Não perguntem a Alice da Silva, “87 anos e meio”, como gosta de frisar, que profissão ela exerce. É doceira, costureira e lavadeira, enfermeira, parteira, camareira e bilheteira, figurante, benzedeira e, agora, também escritora. Coube a ela o último ato do Festival da Palavra de Curitiba, encerrado dia 1º deste mês, e que movimentou a cidade com autores das melhores cepas. Em meio a um sarau de poesia afro, batuques e rodas, a matriarca lançou a autobiografia Doces memórias. Causou axés, não à toa.
O livro seria um feito por si só – relata os dias de uma anônima da Região Metropolitana, precisamente do Jardim Osasco, em Colombo, onde a autora estreante é um rosto na multidão. Mas ultrapassa a magia das chamadas “vidas em segredo”, tema que encontra entusiastas em tudo que é esquina do planeta. Há quem investigue com paixão este tipo de relato sem frescura, como o pesquisador francês Philippe Lejeune, tarado por diários pessoais. Ou os transforme em teatro, como faz Denise Fraga, atriz do fenômeno de público Eu de você – uma coletânea de relatos de gente comum.
Às falas, Doces memórias foi escrito por uma mulher alfabetizada aos 65 anos, e cujo desejo pelas letras nasceu dentro do Teatro Paiol, na capital paranaense, onde se empregou como ajudante geral, aos 45 anos. Seu primeiro chefe percebeu que a funcionária não sabia ler. Preocupou-se, esboçou um socorro, mas outros gerentes vieram e Alice permaneceu no gargarejo, sem graça, condenada ao papel de uma estranha no ninho da cultura.
O contato com artistas, nas coxias, só lhe aumentava a coceira de aprender – mas... andava sempre às voltas com dinheiro curto e parentes em apuros, nove filhos e mais dois adotados, marido doente e uma dezena de bicos para liquidar o mês. Calou. De resto, até que era divertido tirar fotos com os famosos com os quais trombava no Paiol e nos demais espaços da Fundação Cultural de Curitiba. A atriz Suzana Vieira é uma das que cita. “Como ela está nova, né”? – diz, e se acaba de rir quando ouve que ela sim é que está muito mais enxuta e bonita que a global.

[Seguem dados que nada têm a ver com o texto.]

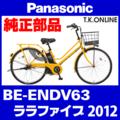 Panasonic ララファイブ (2012) BE-ENDV63 純正部品・互換部品【調査・見積作成】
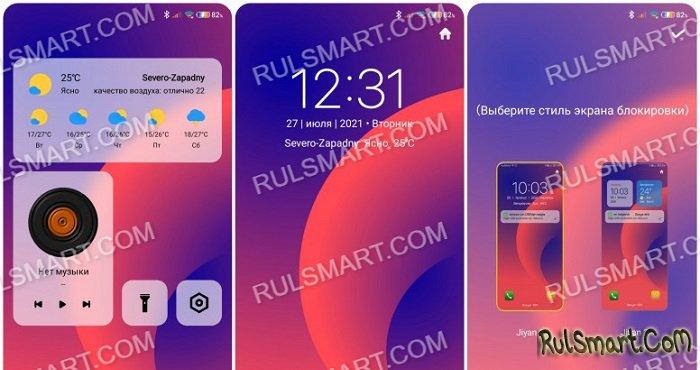 Новая тема Jiyan 3D для MIUI 12 вознесла фанов Xiaomi до небес Android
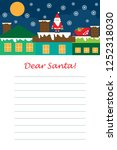 christmas letter to santa claus ...   Shutterstock .eps vector #1252318030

Um dia, decidiu que ia ler e escrever, nem que doesse. Em vez dos livros da escola, jornais velhos lhe serviram de cartilha “para formar palavras”. As letras grandes das manchetes, separadas, embaralhadas e combinadas de novo traduziam o que queria dizer. Dominados os sujeitos, verbos e predicados, deu de olhar para trás e ficar doida para contar como enxergava o mundo. Tinha, afinal, feito e vendido sabão por uns trocados. Costurado vestidos com retalhos. “Achei que os mais novos iam gostar de saber como é que a gente se virava”, explica.
Foi quando começou a rascunhar sua primeira biografia, toda a mão, A história de Alice, abandonada, porque era difícil para diabo exercer o novo ofício, o de leitora e escritora. Doces memórias viria depois, com a ajuda de uma das noras, Melissa Reinehr, e do filho mais novo, o militante negro e editor Kandiero.

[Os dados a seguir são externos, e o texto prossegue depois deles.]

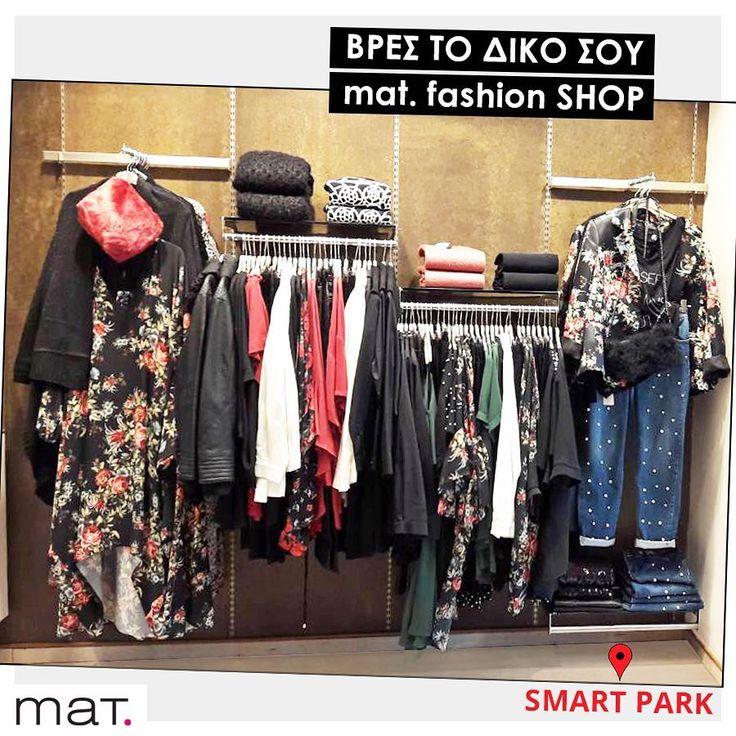 Μπες στον κόσμο της mat.fashion, όπου κι αν βρίσκεσαι στην Ελλάδα. 📍Smart Park, Smart Gallery _______________________________________ #matfashion #fw1718 #realsize #collection #mat_SmartPark #Spata #shopping #floral #plussizefashion #style #lovematfashion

A obra nos pega de jeito já na capa. Ali está Alice, num registro antigo, em sépia, com o mistério protocolar dos retratos em três-por-quatro. Uma Monalisa do RG. Na primeira linha, apresenta-se: “Eu sou Alice da Silva...” Quem para de ler é bobo. A autora surpreende ao desviar de uma cilada típica desse tipo de livro – a de nos fazer chorar ou sentir culpa. Pelo contrário, prefere rir e nos levar pela mão, na direção do cotidiano das vidas que ninguém vê.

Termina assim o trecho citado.